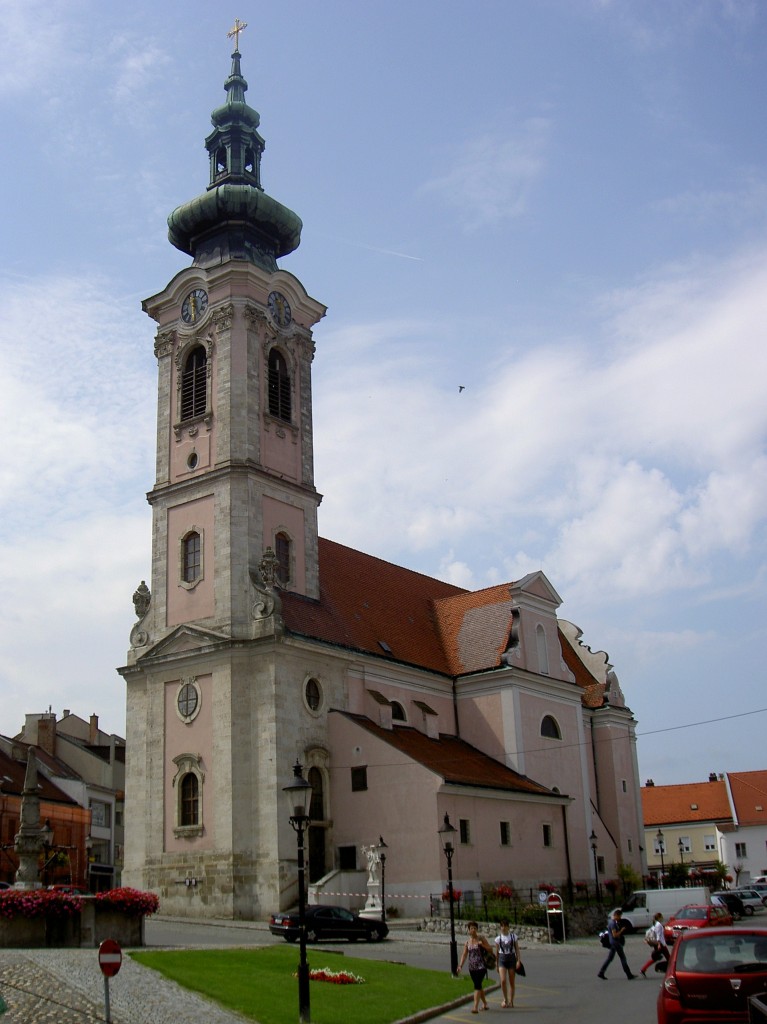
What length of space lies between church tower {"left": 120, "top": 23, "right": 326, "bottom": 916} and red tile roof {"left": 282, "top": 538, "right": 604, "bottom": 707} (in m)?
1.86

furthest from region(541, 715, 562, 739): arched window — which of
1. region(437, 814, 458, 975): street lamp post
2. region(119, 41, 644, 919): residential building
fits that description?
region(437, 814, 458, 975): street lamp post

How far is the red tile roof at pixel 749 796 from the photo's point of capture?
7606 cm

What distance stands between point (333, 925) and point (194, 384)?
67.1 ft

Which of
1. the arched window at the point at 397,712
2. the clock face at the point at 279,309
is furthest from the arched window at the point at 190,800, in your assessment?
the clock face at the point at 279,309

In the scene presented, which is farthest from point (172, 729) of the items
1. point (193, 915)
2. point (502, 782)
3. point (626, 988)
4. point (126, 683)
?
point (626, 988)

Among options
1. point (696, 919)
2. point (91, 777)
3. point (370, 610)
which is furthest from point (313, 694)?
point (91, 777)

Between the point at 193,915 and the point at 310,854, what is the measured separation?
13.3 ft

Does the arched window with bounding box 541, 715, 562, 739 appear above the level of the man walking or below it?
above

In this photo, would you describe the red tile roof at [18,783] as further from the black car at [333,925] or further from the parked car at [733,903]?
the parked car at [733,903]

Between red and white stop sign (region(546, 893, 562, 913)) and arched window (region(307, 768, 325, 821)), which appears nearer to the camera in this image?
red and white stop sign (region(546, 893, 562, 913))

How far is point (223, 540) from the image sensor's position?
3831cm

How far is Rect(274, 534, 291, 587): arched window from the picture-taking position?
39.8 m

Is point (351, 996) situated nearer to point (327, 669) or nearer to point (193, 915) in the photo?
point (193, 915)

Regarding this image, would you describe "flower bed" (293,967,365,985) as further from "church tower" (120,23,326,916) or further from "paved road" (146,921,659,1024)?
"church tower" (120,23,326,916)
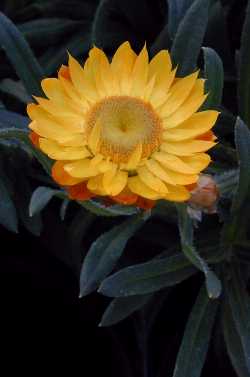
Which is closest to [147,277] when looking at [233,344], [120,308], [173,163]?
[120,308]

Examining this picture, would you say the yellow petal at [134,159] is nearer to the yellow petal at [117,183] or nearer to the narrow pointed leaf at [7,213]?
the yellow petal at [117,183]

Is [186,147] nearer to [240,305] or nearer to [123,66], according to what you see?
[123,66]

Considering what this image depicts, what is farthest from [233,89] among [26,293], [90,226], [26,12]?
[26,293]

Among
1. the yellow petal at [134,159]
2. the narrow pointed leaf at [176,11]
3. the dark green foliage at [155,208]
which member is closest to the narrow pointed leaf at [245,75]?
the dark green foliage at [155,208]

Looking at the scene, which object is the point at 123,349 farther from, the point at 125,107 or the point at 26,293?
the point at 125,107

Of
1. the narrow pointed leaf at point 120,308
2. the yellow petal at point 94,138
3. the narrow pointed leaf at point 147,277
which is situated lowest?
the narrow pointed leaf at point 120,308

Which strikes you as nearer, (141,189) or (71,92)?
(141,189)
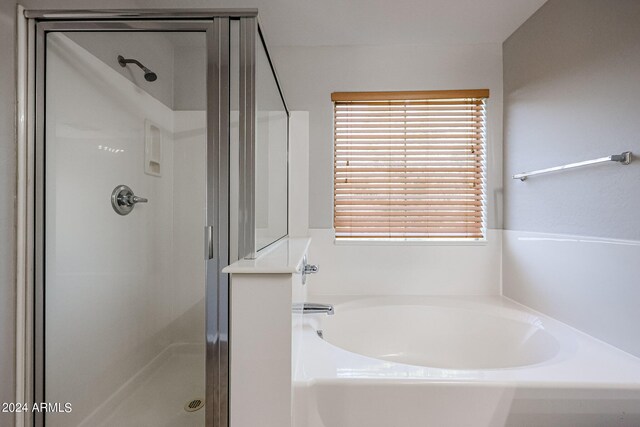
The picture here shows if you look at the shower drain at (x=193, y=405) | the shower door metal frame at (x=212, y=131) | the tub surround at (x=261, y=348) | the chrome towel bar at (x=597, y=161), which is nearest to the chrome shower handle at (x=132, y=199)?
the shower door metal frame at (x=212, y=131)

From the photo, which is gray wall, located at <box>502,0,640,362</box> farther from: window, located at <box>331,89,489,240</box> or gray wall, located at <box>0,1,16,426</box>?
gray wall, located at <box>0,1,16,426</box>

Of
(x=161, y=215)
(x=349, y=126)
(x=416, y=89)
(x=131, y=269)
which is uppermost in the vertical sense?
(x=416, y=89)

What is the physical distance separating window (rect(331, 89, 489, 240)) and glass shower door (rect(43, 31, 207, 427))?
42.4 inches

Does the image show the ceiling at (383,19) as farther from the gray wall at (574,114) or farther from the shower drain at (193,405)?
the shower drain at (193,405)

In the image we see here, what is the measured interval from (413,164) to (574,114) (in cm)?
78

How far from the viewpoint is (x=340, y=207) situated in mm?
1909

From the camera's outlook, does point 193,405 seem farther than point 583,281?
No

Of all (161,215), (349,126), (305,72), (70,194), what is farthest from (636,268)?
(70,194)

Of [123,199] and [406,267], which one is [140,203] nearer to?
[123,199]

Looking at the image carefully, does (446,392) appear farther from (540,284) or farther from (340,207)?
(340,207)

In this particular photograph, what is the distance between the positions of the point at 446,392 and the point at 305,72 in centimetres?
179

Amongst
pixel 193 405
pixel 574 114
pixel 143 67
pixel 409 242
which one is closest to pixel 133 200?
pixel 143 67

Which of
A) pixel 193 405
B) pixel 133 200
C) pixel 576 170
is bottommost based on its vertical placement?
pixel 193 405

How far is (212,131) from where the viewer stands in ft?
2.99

++++++++++++++++++++

#### WHAT YOU HAVE TO DO
Send back exactly the lines from the line with "In the image" through the end of the records.

#### RESPONSE
In the image we see here, what is the measured interval from (413,164) to (574,114) (in cm)?
78

How far from the viewpoint is (x=340, y=207) situated in mm?
1909

From the camera's outlook, does point 193,405 seem farther than point 583,281?
No

Of all (161,215), (349,126), (305,72), (70,194), what is farthest from (636,268)?
(70,194)

Of [123,199] and [406,267], which one is [140,203] nearer to?
[123,199]

Looking at the image carefully, does (446,392) appear farther from (540,284) or farther from (340,207)?
(340,207)

In this particular photograph, what is the distance between the positions of the point at 446,392 and the point at 305,72 in centimetres?
179

Amongst
pixel 193 405
pixel 574 114
pixel 143 67
pixel 409 242
which one is closest to pixel 133 200?
pixel 143 67

Which of
A) pixel 193 405
B) pixel 133 200
C) pixel 576 170
is bottommost based on its vertical placement?
pixel 193 405

How far is (212,131) from where the viewer stands in ft?
2.99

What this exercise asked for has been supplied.